Mushroom Guide Part 2: Cordyceps

2nd August 2018 / Health

Mushroom Guide Part 2: Cordyceps

Emily Hedgman

Cordyceps Sinensis is a type of medicinal mushroom with a host of health benefits and a slightly unpleasant origin. Sometimes referred to as the ‘zombie mushroom’, cordyceps spores find a place to grow by infecting the larvae of the ghost moth. Found predominantly in China, at high elevations, and harvested only by local communities, these highly prized mushrooms are in increasingly high demand as the western world learns of them.

 

At the forefront of cordyceps reputation is its status as an energiser and anti-oxidant. Like most medicinal mushrooms, cordyceps benefits are varied, and new benefits still coming to light, but for these two reasons, it is commonly taken by those seeking an energy boost, or an edge to their fitness performance.


Cordyceps for energy and performance


The main scientific evidence for cordyceps ability to stimulate and raise energy levels is a 2010 study published in the Journal of Alternative and Complementary Medicine which found that supplementing with Cordyceps Sinensis led to improved exercise performance in adults. The suggested reason for this improved performance is through boosting ATP levels in the body.
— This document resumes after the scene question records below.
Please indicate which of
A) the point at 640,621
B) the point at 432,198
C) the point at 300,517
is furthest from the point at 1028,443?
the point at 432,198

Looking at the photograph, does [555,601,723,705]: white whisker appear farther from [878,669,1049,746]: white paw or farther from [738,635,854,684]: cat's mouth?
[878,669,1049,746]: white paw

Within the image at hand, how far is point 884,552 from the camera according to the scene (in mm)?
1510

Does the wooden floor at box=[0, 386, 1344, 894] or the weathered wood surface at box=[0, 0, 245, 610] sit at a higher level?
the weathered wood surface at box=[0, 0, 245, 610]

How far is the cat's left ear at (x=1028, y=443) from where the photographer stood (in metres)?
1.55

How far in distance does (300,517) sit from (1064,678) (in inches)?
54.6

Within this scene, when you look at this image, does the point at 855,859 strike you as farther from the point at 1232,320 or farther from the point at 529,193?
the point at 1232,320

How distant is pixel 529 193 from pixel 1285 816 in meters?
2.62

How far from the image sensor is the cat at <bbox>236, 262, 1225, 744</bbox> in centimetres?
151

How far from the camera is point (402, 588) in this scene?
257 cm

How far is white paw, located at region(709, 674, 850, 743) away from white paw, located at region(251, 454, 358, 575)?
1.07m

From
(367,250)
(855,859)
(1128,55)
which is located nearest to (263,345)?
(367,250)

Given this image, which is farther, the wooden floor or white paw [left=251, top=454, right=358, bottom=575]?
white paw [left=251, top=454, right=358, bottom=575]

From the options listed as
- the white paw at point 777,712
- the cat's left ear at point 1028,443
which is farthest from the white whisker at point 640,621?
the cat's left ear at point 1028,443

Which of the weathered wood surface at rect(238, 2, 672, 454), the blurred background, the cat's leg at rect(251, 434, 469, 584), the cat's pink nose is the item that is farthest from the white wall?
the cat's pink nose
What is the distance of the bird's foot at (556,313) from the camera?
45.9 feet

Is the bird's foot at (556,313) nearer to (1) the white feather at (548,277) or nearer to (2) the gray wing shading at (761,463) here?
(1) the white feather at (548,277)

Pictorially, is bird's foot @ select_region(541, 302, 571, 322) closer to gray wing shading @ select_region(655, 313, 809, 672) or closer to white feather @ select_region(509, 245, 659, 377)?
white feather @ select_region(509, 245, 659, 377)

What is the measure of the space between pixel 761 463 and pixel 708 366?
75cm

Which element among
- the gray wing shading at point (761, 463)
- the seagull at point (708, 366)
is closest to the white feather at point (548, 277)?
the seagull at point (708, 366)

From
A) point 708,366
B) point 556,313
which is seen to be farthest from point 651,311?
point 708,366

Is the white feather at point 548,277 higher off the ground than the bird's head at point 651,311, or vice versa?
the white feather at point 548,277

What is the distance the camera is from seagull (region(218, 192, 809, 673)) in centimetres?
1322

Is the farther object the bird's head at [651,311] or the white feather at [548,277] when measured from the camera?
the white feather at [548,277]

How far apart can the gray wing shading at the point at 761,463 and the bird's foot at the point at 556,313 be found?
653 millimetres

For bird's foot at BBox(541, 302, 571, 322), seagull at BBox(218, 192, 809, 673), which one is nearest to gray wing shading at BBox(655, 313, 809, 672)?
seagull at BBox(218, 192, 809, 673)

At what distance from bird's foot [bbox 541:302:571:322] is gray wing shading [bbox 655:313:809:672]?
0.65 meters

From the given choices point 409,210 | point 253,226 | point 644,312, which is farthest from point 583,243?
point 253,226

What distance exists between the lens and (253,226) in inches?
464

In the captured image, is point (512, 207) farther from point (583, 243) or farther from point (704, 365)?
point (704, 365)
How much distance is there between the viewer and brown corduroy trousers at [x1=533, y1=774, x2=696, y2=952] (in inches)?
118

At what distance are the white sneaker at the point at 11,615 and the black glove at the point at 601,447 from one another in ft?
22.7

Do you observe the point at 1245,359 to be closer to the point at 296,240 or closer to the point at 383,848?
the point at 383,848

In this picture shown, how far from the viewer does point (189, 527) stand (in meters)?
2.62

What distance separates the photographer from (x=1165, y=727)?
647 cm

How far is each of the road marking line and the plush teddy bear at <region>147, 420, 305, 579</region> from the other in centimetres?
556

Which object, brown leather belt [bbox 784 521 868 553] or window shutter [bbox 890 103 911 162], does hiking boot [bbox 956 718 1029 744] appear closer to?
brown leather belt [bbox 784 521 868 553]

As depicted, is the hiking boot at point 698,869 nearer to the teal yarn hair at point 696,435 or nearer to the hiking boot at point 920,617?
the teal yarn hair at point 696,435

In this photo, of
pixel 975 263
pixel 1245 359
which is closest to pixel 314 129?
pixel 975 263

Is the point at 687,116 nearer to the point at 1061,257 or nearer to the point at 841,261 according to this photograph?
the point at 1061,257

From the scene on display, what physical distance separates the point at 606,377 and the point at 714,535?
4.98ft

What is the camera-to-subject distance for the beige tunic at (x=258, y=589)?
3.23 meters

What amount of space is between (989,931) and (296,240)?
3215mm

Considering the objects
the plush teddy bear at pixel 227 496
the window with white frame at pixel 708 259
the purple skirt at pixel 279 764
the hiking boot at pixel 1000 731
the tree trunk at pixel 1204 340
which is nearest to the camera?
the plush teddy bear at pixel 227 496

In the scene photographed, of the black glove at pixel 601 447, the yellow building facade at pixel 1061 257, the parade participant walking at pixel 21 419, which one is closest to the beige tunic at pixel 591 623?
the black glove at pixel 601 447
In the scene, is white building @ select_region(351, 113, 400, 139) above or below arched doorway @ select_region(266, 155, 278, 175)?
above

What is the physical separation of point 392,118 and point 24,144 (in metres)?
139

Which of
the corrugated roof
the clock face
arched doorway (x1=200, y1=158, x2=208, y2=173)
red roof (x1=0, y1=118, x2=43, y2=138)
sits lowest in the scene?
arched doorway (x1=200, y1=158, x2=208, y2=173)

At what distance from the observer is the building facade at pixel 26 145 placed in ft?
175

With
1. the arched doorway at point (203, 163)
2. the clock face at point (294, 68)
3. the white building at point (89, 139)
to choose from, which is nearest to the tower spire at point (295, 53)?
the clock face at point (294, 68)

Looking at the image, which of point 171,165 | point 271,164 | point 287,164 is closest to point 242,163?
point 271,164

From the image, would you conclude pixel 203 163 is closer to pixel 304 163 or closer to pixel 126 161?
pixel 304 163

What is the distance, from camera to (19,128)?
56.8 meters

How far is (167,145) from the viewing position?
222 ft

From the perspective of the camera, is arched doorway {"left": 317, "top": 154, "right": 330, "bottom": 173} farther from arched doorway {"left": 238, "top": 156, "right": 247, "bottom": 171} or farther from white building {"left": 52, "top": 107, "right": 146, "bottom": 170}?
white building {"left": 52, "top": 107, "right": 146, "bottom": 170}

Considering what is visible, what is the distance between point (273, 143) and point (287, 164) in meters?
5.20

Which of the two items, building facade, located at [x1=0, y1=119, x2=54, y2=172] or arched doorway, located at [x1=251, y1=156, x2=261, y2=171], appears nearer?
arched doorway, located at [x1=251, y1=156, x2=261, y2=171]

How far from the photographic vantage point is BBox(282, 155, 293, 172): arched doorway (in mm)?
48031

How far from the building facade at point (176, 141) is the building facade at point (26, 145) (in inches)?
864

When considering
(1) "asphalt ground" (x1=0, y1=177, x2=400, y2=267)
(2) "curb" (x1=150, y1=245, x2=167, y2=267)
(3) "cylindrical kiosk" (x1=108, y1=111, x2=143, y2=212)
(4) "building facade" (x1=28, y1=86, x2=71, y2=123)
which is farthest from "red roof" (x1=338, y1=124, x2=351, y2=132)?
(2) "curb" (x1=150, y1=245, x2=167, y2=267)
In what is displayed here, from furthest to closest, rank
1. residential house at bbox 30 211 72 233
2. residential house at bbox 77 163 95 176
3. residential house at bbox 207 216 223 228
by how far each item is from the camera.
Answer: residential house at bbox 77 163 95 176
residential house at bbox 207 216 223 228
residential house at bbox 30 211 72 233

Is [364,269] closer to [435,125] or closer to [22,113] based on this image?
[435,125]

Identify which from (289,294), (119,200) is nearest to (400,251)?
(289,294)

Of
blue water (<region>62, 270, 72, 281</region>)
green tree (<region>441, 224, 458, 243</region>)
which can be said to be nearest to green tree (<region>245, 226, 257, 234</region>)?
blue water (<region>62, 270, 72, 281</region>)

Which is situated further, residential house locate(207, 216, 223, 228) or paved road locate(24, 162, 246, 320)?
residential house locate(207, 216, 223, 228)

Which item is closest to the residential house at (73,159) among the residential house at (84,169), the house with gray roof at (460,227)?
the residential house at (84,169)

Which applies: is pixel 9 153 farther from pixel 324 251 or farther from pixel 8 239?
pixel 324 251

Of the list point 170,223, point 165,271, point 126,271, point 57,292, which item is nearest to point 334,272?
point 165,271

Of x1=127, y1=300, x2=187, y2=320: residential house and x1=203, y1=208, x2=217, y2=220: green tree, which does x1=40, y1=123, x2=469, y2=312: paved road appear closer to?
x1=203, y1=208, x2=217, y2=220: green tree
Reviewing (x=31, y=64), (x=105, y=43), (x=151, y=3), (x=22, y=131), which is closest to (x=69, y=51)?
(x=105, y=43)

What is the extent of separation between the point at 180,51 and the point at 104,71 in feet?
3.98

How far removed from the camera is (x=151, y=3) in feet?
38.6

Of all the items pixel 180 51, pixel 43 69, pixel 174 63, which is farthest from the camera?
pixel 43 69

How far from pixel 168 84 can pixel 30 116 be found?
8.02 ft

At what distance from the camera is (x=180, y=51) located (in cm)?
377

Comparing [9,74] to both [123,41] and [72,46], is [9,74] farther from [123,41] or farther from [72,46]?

ATP is one of the primary sources of energy during exercise, and higher production of ATP enables athletes to exert themselves for longer and at a higher intensity than they would otherwise.

 

Cordyceps ability to boost athletic ability has been demonstrated at an Olympic level. In 1993, the Chinese women’s Olympic runners broke several world records and promptly came under scrutiny for suspected use of banned substances.  Once these claims were refuted, their coach revealed the true secret behind their phenomenal performance; cordyceps.

 

This doesn’t mean that cordyceps benefits are restricted to elite athletes. Improved metabolism, stamina, and lung capacity are beneficial to everyone engaging in athletic activity, and even just in fighting fatigue on a day to day basis.


Cordyceps the antioxidant


Cordyceps has been shown to have anti-aging, anti-cancer, anti-inflammatory, anti-atherosclerosis and immunomodulatory effects. Whilst quite a mouthful to pronounce, basically this means that cordyceps works through multiple mechanisms to keep you feeling healthy and well.  Scientists suspect that all these benefits come from one key factor, and that is the presence of antioxidants in cordyceps. Antioxidants serve many functions in the body, one of which is to reduce the action of free radicals in producing an ageing effect.

 

Cordyceps has been shown to reduce these ageing factors by increasing the amount of superoxide dismutase (SOD) and glutathione peroxidase in the body. SOD is a class of enzymes that repair cells and counteracts the effect of a common free radical in the body; superoxide.

 

Cordyceps the adaptogen

Like many mushrooms, cordyceps functions as an adaptogen. The word adaptogen refers to a unique group of herbal ingredients that are known for their ability to adapt their function according to the body's specific needs. They primarily assist in the bodies response to stress; helping manage the hormonal response in a natural and controlled manner.

 

As well as protecting against stress, adaptogens also typically have anti-toxic, anti-oxidative, and anti-inflammatory components. Cordyceps’ has been shown to help the body produce and balance cortisol and other stress hormones. If stress hormones are too high, cordyceps can help lower them. If they are too low, cordyceps will help raise them in a stable way.

 

Despite efforts by western researchers to take the natural benefits of cordyceps and develop them into a pharmaceutical drug, the result proved less effective than cordyceps taken in its natural form.